Female Designer specialised in wearable technology, biotechnology and material finishes.

Giulia Tomasello is an Interaction Designer and Researcher based in Nottingham, with a background in product-social design and a Master in material innovation. These past years she has been investigating the potential of biotechnology and living materials, proposing a biological and sustainable alternative for electronic textiles. She considers herself a maker and explorer, using materiality to question and communicate the boundaries between technology and our bodies.

As a designer, she aims to raise awareness, to expose assumptions, provoke actions and to spark critical debates. By researching and developing smart materials, and wearable computing propositions, Giulia questions our notions of wellbeing by developing innovative tools in the intersection of medical and social sciences. These intersections are enabled by her multidisciplinary collaborations and the symbiosis between her creative and scientific work, generating knowledge exchange and social integrations in healthcare.

By designing alternative scenarios and acting as creative thinker, Giulia uses material research as a personal drive, to develop experimental work and expose challenges as a driving force for modern societies.

Currently Reserach Assistant in Interactive Wearables at the Nottingham Trent University, where she is researching and developing an innovative centre based on textiles and interactive wearables.

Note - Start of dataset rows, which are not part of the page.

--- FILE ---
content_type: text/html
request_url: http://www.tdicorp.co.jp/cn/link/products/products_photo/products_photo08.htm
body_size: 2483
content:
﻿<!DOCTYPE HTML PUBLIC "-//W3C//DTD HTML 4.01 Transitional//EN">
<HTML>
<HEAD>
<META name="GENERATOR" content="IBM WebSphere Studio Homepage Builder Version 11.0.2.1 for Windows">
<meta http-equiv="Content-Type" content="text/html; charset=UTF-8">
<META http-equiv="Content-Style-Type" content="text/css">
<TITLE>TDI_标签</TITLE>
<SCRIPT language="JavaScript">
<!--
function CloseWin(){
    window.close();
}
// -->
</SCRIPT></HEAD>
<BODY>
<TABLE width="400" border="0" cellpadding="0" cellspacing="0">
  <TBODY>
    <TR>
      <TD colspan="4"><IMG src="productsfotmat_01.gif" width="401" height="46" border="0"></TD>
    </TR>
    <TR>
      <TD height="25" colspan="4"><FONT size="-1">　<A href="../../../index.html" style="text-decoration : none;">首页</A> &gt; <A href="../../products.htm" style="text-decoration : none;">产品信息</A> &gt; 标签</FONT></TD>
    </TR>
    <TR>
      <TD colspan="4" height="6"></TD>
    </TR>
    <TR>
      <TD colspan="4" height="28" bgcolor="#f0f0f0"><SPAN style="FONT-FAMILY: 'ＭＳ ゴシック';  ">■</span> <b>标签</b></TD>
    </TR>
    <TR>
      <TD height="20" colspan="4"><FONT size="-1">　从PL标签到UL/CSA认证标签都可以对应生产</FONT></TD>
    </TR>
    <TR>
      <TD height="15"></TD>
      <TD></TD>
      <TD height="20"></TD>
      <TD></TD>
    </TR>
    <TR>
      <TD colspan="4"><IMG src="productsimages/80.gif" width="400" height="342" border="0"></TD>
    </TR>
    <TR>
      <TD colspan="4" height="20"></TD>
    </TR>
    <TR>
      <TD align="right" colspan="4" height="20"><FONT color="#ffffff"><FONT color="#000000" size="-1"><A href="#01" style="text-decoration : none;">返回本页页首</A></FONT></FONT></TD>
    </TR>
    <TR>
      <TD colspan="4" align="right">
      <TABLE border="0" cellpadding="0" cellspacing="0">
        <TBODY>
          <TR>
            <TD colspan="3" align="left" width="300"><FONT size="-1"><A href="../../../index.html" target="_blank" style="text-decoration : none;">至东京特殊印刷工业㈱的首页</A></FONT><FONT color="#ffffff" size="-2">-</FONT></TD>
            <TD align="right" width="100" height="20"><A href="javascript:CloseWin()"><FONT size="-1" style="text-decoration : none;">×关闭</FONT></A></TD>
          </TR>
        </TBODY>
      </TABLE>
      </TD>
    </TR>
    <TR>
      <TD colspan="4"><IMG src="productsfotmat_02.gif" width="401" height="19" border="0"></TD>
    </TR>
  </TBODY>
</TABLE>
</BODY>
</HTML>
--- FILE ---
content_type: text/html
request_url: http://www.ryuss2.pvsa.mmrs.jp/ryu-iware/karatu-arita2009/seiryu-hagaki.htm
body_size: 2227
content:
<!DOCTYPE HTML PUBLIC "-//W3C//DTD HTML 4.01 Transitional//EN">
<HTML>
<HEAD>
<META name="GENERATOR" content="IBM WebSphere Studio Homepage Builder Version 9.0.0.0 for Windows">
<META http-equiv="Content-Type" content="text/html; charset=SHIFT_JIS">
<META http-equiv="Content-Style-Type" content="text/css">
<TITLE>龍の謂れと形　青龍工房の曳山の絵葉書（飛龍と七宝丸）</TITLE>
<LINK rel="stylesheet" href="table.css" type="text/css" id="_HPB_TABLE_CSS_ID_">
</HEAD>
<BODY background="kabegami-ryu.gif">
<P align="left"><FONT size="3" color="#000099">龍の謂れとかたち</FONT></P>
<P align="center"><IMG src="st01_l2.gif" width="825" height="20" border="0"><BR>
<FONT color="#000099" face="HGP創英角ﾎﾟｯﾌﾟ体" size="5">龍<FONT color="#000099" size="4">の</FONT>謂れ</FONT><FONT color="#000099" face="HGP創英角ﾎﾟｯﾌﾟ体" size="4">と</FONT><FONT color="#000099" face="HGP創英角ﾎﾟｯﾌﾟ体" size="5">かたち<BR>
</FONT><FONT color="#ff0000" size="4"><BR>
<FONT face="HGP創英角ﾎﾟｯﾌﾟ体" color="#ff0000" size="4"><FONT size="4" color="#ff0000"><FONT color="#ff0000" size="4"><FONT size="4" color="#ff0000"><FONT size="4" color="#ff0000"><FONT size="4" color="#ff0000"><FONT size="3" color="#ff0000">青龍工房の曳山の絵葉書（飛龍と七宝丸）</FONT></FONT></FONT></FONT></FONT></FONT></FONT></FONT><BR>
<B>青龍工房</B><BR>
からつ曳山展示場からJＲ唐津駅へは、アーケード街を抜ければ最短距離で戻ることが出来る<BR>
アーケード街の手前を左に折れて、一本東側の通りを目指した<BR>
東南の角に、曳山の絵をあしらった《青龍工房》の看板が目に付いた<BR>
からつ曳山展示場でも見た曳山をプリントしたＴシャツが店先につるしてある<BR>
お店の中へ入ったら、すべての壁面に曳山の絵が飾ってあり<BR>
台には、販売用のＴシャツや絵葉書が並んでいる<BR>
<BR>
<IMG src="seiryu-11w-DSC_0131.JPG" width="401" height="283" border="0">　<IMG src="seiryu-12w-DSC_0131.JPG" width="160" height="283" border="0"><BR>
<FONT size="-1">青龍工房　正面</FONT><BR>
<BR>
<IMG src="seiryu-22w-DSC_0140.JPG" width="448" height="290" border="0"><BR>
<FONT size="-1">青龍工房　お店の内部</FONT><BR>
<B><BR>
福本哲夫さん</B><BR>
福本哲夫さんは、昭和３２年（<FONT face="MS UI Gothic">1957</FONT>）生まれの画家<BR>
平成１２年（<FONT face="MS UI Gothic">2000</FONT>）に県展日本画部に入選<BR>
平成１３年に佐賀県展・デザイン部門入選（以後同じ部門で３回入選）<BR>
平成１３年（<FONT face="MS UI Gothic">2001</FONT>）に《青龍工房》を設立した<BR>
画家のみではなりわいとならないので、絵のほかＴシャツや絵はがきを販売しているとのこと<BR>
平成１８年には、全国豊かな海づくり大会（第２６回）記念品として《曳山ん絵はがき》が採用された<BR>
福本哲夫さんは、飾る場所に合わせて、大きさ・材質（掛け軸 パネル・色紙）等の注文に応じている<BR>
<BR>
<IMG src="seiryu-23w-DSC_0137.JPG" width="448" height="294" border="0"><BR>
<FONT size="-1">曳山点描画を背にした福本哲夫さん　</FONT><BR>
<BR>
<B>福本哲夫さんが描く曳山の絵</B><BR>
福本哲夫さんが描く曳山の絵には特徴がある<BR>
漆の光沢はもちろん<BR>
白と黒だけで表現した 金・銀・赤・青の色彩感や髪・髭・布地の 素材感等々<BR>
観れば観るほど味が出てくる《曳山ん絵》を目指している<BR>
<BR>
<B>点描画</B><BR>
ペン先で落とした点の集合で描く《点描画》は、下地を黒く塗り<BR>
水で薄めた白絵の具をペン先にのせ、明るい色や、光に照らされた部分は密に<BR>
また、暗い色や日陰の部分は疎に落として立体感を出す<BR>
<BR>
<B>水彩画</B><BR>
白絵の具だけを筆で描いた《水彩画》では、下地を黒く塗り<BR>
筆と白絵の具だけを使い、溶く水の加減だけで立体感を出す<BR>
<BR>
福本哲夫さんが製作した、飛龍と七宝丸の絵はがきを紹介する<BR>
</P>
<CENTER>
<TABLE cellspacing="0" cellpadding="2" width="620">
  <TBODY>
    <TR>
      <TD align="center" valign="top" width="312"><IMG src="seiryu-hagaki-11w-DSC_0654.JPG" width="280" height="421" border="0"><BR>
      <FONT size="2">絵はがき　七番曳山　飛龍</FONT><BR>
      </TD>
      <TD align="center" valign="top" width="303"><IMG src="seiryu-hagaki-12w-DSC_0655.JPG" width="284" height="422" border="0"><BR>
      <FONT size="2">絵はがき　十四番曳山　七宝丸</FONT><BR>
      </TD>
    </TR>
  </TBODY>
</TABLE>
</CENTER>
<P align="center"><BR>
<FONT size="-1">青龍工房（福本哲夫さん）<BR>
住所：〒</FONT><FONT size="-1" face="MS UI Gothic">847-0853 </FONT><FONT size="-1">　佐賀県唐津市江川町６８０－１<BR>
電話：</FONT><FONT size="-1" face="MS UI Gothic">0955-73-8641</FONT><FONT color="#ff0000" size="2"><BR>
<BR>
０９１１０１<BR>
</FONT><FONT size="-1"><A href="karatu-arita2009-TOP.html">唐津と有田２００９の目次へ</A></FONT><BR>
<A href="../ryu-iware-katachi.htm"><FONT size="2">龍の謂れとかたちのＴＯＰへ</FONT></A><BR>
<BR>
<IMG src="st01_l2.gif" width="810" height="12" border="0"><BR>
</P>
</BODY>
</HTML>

Guest Lecturer at the Nottingham Trent University, where she is running a series of workshops designed to learn basics of Arduino coding, soft wearables and electronic textiles prototyping, and the exploration of biological textiles. Look Codedbodies.

Exhibited works

Bio Conductive Skin

Technology is getting closer and closer to our skin.’ Bio Conductive Skin is a speculative design project where biotechnology and textiles are fusing together to create innovative materials. The project was developed at the beginning of my second year MA at Central Saint Martins, London.

“Bio Conductive Skin” was the initial proposal for my thesis project, at the MA Material Futures course. The concept development and experimentations lasted for only 6 months, where the lack of research, time and expert mentorship, helped to the failure of the project.